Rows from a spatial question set
-- BEGIN --
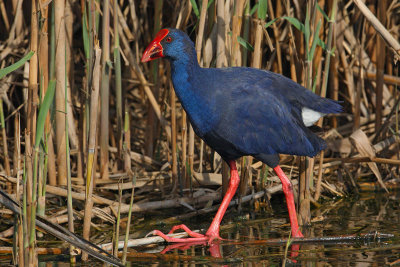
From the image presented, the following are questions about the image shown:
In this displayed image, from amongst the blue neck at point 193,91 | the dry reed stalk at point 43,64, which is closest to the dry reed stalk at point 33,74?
the dry reed stalk at point 43,64

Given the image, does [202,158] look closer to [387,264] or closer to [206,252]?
[206,252]

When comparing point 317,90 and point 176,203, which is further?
point 317,90

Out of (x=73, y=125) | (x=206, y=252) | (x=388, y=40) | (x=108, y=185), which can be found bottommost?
(x=206, y=252)

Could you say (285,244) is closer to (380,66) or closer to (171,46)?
(171,46)

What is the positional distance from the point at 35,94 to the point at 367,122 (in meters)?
2.59

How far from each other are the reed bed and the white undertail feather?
170 mm

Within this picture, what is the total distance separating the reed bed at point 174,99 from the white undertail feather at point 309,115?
170mm

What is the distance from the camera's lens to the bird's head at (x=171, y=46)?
279 centimetres

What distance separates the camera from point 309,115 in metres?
2.97

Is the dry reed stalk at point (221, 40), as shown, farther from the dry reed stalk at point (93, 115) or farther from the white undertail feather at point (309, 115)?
the dry reed stalk at point (93, 115)

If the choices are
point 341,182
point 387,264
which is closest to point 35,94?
point 387,264

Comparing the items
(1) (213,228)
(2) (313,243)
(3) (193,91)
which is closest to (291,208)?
(2) (313,243)

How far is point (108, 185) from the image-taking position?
344cm

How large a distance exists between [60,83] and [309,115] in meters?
1.31
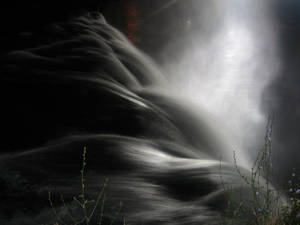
-- END --
== DIRECTION ==
Rewrite all the rows above with "pale tail feather" in place of "white undertail feather", changing nothing else, and leave out the pictures.

== COMPLETED TASK ==
From the image presented, the following are questions about the image shown:
In this displayed image, from amongst the blue neck at point 193,91 | the dry reed stalk at point 43,64, which is closest to the dry reed stalk at point 33,74?
the dry reed stalk at point 43,64

Given the image, does [202,158] look closer to [387,264] or closer to [206,252]?
[206,252]

When comparing point 317,90 and point 176,203, which is further?
point 317,90

Out of (x=73, y=125) | (x=206, y=252) | (x=388, y=40) | (x=108, y=185), which can be found bottommost?
(x=206, y=252)

Could you say (285,244) is closer to (380,66) or closer to (171,46)?
(171,46)

What is the positional distance from the point at 35,94 to the point at 367,122 (in meters)?
2.59

How far from each other are the reed bed and the pale tail feather?
170 mm

Within this picture, what is the total distance separating the reed bed at point 174,99 from the pale tail feather at point 309,115?
170mm

What is the distance from the camera's lens to the bird's head at (x=171, y=46)?
279 centimetres

What distance separates the camera from point 309,115 in metres?
2.97

Is the dry reed stalk at point (221, 40), as shown, farther from the dry reed stalk at point (93, 115) or farther from the pale tail feather at point (309, 115)?
the dry reed stalk at point (93, 115)

If the choices are
point 341,182
point 387,264
which is closest to point 35,94?
point 387,264

Comparing the items
(1) (213,228)
(2) (313,243)
(3) (193,91)
which is closest to (291,208)?
(2) (313,243)

How far is point (108, 185) from the image-taking position?
344cm

How large a distance exists between [60,83] and [309,115] in meters?
1.31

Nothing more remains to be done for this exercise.